Ten years after the adoption of IMO’s Hong Kong Convention for the Safe and Environmentally Sound Recycling of Ships, in May 2009, there has been progress with voluntary application of its requirements, but the treaty needs to enter into force for it to be widely implemented. For this reason, IMO Secretary-General Kitack Lim urged Member States who have not yet ratified the Convention, to do so, in order to bring it into force as soon as possible.
Kitack Lim made these remarks at an International Seminar on Ship Recycling: Towards the Early Entry into Force of the Hong Kong Convention (10 May). The seminar was organized by the Ministry of Land, Infrastructure, Transport and Tourism (MLIT) of Japan in cooperation with the IMO Secretariat.
The seminar aims to highlight how to promote sustainable ship recycling and discuss what is necessary to move forward for the early entry into force of the Hong Kong Convention.
The Hong Kong Convention regards the design, construction, operation and maintenance of ships, and preparation for ship recycling in order to enable safe and environmentally sound recycling, without impacting the safety and operational efficiency of ships.
According to the treaty, ships must carry an Inventory of Hazardous Materials, specific to each ship. In addition, ship recycling yards have to provide a ‘Ship Recycling Plan’, specific to each individual ship to be recycled, specifying the manner in which each ship will be recycled, based on its particulars and its inventory.

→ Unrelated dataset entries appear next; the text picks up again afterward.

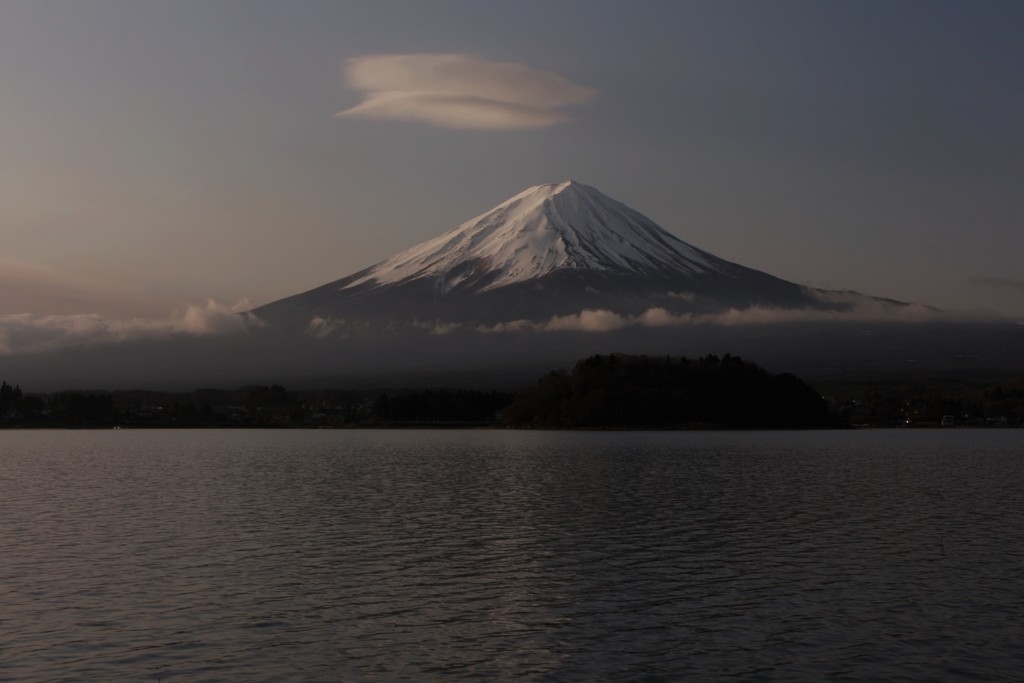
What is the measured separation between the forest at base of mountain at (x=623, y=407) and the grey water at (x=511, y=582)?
307ft

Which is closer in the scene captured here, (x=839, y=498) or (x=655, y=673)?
(x=655, y=673)

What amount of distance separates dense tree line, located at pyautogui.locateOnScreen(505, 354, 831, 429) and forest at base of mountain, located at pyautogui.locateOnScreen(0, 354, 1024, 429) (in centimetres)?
13

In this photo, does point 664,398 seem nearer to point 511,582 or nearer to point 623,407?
point 623,407

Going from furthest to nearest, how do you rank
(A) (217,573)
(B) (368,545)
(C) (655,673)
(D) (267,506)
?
(D) (267,506)
(B) (368,545)
(A) (217,573)
(C) (655,673)

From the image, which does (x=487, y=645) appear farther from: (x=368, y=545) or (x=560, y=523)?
(x=560, y=523)

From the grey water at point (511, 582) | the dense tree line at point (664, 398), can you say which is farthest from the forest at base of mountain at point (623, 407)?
the grey water at point (511, 582)

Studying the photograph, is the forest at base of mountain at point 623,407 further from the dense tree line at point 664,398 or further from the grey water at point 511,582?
the grey water at point 511,582

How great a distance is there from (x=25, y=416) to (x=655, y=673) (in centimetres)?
18666

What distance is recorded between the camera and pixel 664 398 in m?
143

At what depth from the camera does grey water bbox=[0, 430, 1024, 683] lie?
57.5 feet

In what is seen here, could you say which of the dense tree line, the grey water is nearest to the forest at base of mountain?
the dense tree line

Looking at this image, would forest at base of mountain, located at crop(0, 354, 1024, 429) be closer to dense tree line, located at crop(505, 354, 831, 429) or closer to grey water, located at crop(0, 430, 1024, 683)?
dense tree line, located at crop(505, 354, 831, 429)

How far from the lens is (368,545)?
29.2m

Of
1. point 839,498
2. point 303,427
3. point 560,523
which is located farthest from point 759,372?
point 560,523
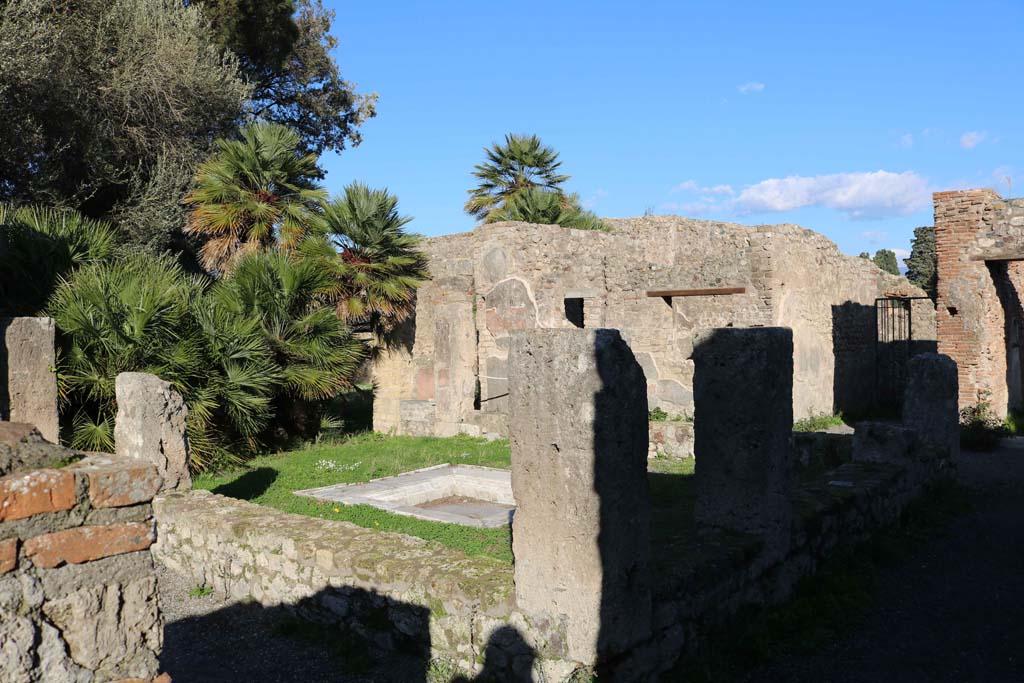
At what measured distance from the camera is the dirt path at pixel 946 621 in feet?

Secretary-General Lim highlighted the work already done by IMO to establish guidelines to help in implementation, with various awareness-raising workshops, training and other similar projects, These help build capacity in ship recycling countries and establish the conditions that will enable those which have not yet done so, to ratify or accede to the Convention.
Namely, the project on “Safe and Environmentally Sound Ship Recycling in Bangladesh” (SENSREC), funded by the Government of Norway and jointly implemented by IMO, the Government of Bangladesh and the Secretariat of the Basel, Rotterdam and Stockholm Conventions (BRS), is in its second phase. It focuses on building the country’s institutional capacity and implementing the training materials based on Phase I. In the meantime, Japan has been working with relevant stakeholders to enhance ship recycling in South Asia.
As of now, the Hong Kong Convention has been ratified or acceded by eleven States: Belgium, Republic of the Congo, Denmark, Estonia, France, Japan, the Netherlands, Norway, Panama, Serbia and Turkey.
The combined merchant fleets of these eleven States constitute 23% of the gross tonnage of the world’s merchant fleet and their combined ship recycling volume constitutes about 1.6 million gross tonnage.
In order for the Convention to enter into force, it requires 15 States, 40% of the world’s merchant fleet and their ship recycling volume constituting not less than 3% of the gross tonnage of these contracting States’ merchant fleet.